高度な放射線治療施設の整備についての井手よしひろ県議の質問
 高度の放射線治療施設の整備についてお伺いいたします。
現在でも三人に一人が、がんが原因で亡くなるという状況の中で、手術なしでがんを治療することができる「放射線治療」が、今、大きく注目を浴びています。
放射線治療は、臓器を摘出しないで済むため、患者の負担が軽いという特徴があり、がんの部位によっては外科手術以上の治療効果が上がることが知られています。従来のX線やガンマ線に比べて、正常細胞への影響が少ない放射線強度変調治療(IMRT)装置なども開発され、放射線治療への期待大きく膨らんでおります。また、陽子線・炭素線など粒子線による治療装置は、その粒子線の性質から、がん細胞だけを狙い打ちできるという特徴があり、テレビやマスコミなどでも、その治療効果が大きく取り上げられているところです。
反面、こうした高度な放射線治療装置は、施設の整備に巨額の予算が必要で、施設も巨大化する欠点もあります。

理解度チェック -
A: 放射線治療施設の整備に関する質問の文章から、「放射線治療は、臓器を摘出しな」で始まり「り上げられているところです。」で終わる部分を一字一句違えずに書き写してください。
B: 放射線治療施設の整備に関する質問の文章を2文で要約してください。
C: 放射線治療施設の整備に関する質問の文章を、最後の文の後から書き継いでください。

確認データ -
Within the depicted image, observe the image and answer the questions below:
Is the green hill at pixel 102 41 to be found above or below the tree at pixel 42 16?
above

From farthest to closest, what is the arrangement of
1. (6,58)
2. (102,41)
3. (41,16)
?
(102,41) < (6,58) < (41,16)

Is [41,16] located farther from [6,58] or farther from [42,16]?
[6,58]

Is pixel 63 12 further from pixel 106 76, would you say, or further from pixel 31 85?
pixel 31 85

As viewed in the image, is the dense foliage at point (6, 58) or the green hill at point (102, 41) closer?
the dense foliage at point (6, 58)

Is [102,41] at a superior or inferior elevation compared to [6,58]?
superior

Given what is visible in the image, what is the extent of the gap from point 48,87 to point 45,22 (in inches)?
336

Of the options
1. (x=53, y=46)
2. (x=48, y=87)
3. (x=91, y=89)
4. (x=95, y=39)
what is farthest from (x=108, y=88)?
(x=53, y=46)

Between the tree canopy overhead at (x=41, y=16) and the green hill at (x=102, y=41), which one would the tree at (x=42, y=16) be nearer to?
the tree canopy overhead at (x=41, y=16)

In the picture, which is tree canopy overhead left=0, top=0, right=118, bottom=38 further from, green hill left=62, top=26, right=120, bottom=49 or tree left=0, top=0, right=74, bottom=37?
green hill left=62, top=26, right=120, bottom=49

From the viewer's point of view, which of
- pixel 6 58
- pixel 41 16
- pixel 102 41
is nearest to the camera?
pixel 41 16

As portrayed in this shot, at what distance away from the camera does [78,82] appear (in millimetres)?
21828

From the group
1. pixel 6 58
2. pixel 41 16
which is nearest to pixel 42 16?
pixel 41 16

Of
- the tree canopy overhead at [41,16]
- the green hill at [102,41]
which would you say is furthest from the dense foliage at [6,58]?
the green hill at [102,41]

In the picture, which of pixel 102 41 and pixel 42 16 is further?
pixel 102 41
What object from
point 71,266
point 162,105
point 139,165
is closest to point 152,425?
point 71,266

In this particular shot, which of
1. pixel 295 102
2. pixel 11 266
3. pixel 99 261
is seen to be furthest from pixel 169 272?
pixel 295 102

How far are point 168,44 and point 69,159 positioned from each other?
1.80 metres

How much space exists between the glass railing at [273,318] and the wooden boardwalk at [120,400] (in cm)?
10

記述解答 -
A:
放射線治療は、臓器を摘出しないで済むため、患者の負担が軽いという特徴があり、がんの部位によっては外科手術以上の治療効果が上がることが知られています。従来のX線やガンマ線に比べて、正常細胞への影響が少ない放射線強度変調治療(IMRT)装置なども開発され、放射線治療への期待大きく膨らんでおります。また、陽子線・炭素線など粒子線による治療装置は、その粒子線の性質から、がん細胞だけを狙い打ちできるという特徴があり、テレビやマスコミなどでも、その治療効果が大きく取り上げられているところです。

B: 放射線治療は臓器を摘出せずに済むため患者の負担が軽く、部位によっては外科手術以上の効果が上がることから大きく注目されている。正常細胞への影響が少ないIMRT装置や、がん細胞だけを狙い打ちできる粒子線治療装置も開発されているが、こうした高度な装置は整備に巨額の予算が必要で、施設も巨大化するという欠点がある。

C:
1999年、東海村の核燃料加工会社JCOで、ずさんな作業管理のため発生した臨界事故は、被曝した作業員2名が死亡するなど人的、経済的に深刻な影響を地域社会にもたらしました。国は、このJCO臨界事故を受けて、茨城県に対して「ウラン加工施設事故影響対策特別交付金」を、5年間に亘り交付しました。県は、その全額95億円あまりを「原子力安全等推進基金」として蓄え、JCO事故後の周辺住民の健康診断などの事業や放射線を利用した医療施設の整備に活用する方針です。 現状の計画では、つくばの高エネルギー加速器研究機構との連携によって、新しいタイプの加速器であるFFAGを開発し、粒子線の治療施設を建設する計画であると聞き及んでいます。
しかし、FFAGはまだ研究段階の加速器であり、実用化までの道のりは遠いとことも事実です。 私ども公明党県議団は、今年6月、筑波大学の陽子線医学利用研究センターを視察し、秋根康之センター長より粒子線治療の現状をヒアリングいたしました。
 こうした視察や様々な方面からのご意見を総合すると、私は、FFAGという新規の技術開発に固執することなく、ほぼ実用化された陽子線治療装置や最近開発が進められ粒子線治療に匹敵する治療効果があるとされるIMRT装置などを有した、いわば「県立放射線医療センター」といった施設を一刻も早く整備することが、県民にとって一番身近で、メリットが高いのではないかとの結論にいたりました。
 そこで、原子力安全等推進基金を活用した高度な放射線治療施設の整備についての検討状況と今後の方向性について、橋本知事にお伺いいたします。

橋本昌県知事の答弁
 井手義弘議員のご質問にお答えいたします。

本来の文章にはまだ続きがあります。